At that moment, she felt the occasional "selfishness" for the first time, and it was also the first time she felt the joy inside.

She also realized for the first time:It is inevitable that there will be difficult moments in life, but many times, some hardships are purely "self-inflicted".

For middle-aged women, if they suffer too much, a person's heart will wither.

Within the scope of conditions, actively look for dopamine in life, self-pleasing, and life can be more vivid.

In addition, it is necessary to distinguish between the issues of self and others in intimate relationships, and do a good job of separating them.

For example, if the daughter leaves her father, what she can do is to give her enough love, and the missing part is the growth problem that the daughter needs to face.

Partners, parents, and in-laws also have issues that they need to grow up with, so avoid excessive interference and worry.

See yourself better, accompany yourself and cultivate yourselfTry to do some activities that boost your vibrations to boost your energy.
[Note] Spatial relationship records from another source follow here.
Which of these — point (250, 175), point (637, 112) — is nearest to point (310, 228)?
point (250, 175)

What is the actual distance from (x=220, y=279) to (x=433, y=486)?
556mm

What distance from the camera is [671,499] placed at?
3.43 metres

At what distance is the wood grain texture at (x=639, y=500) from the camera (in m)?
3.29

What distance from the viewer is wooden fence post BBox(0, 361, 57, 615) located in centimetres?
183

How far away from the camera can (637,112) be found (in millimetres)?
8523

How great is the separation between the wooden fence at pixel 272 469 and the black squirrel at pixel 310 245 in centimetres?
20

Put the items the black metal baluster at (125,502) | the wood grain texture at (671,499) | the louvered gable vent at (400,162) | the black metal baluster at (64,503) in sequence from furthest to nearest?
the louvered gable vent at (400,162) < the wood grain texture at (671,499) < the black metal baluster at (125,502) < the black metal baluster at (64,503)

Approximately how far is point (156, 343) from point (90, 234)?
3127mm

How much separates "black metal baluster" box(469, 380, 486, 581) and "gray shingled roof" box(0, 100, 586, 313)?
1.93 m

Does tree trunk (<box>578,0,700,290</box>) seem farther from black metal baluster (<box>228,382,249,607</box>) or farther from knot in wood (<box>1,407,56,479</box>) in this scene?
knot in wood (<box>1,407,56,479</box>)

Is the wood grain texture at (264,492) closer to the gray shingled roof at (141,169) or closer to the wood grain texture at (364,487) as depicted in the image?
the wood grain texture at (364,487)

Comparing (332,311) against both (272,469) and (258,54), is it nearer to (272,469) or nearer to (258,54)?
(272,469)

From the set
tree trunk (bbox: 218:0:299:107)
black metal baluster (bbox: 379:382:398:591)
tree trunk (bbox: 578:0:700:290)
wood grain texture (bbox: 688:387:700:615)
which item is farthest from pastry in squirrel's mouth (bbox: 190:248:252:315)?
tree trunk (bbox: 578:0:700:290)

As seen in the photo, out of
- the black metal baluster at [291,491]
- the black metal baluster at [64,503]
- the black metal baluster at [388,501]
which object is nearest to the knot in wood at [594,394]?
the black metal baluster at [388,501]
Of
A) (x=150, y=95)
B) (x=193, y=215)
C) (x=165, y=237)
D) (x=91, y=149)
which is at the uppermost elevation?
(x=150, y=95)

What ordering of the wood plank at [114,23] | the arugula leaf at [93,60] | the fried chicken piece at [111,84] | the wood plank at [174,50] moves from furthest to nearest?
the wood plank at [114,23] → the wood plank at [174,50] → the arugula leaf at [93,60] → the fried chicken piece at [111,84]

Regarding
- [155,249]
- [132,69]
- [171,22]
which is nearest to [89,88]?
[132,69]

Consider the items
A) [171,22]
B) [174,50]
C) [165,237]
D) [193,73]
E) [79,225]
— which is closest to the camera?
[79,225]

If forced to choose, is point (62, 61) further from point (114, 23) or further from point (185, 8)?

When you are in a low-energy state, be aware of your inner needs and express them with reasonable affection.

For example, if you feel that your husband seems to have neglected you recently, you might as well tell the other party, husband, I found out that you haven't chatted with me for a long time and chased dramas, I hope you can put down your work tonight and accompany me.

No partner can refuse such a kind invitation to communicate and better meet their own needs.